_Given text_
....

[PATCH] UTF-8 support for clang-format.

Wed Jun 5 00:23:54 PDT 2013


================
Comment at: lib/Format/FormatToken.h:96
@@ -94,3 +95,3 @@
   /// with the token.
   unsigned TokenLength;
 
----------------
Daniel Jasper wrote:
> How about we make these slightly easier to understand and shorter?
> 
> What are the remaining usages of TokenLength? Would it make sense to rename that to "ByteCount"? And would it then make sense to rename CodePointCount to "TokenLength"? Or even just "Length" as we are in a class ..Token?
I think I'd like to keep CodePointCount as it makes it really obvious we're not counting bytes. I'm also in favor of renaming TokenLength to ByteCount though, so the duality is more clear.

....

_Entries supplied_

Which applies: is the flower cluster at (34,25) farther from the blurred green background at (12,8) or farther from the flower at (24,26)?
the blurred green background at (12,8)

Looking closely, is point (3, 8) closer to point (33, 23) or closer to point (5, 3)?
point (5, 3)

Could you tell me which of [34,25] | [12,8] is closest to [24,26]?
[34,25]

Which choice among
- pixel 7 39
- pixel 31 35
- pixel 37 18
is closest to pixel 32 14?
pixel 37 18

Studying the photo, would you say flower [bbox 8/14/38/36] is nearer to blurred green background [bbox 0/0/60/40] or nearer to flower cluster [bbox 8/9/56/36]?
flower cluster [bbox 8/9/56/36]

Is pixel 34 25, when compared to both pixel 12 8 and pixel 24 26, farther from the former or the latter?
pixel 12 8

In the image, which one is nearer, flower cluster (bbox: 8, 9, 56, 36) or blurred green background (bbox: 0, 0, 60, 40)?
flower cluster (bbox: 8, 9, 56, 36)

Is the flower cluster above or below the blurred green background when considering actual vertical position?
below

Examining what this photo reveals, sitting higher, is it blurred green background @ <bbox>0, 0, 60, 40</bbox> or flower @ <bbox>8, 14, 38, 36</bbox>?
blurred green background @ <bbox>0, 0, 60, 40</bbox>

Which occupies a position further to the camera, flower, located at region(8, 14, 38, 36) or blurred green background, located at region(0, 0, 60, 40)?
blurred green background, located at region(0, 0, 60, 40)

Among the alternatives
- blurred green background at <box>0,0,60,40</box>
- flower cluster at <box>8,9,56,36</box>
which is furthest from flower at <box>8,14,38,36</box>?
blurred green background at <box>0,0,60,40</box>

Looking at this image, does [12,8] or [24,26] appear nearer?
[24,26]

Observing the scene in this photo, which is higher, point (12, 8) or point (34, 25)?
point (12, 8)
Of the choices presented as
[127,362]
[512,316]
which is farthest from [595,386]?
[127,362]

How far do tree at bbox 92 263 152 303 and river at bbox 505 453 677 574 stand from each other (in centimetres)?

....

_Exercise set_
**A.** Repeat the passage of the review thread starting with "[PATCH] UTF-8 support" and going on through "understand and shorter?".
**B.** Render this sentence from the review thread in Spanish: "I think I'd like to keep CodePointCount as it makes it really obvious we're not counting bytes."
**C.** Decide whether each statement agrees with the review thread, answering yes or no and quoting the words that settle it: (i) The reply supports renaming TokenLength to ByteCount. (ii) The reply favors replacing the name CodePointCount. (iii) The comment is attached to line 96 of lib/Format/FormatToken.h.
Work from the review thread alone.

_Responses to the exercise_
**A.**
[PATCH] UTF-8 support for clang-format.

Wed Jun 5 00:23:54 PDT 2013


================
Comment at: lib/Format/FormatToken.h:96
@@ -94,3 +95,3 @@
   /// with the token.
   unsigned TokenLength;
 
----------------
Daniel Jasper wrote:
> How about we make these slightly easier to understand and shorter?

**B.** Creo que me gustaría mantener CodePointCount, ya que deja muy claro que no estamos contando bytes.

**C.**
(i) Yes: "I'm also in favor of renaming TokenLength to ByteCount though"
(ii) No: "I think I'd like to keep CodePointCount as it makes it really obvious we're not counting bytes."
(iii) Yes: "Comment at: lib/Format/FormatToken.h:96"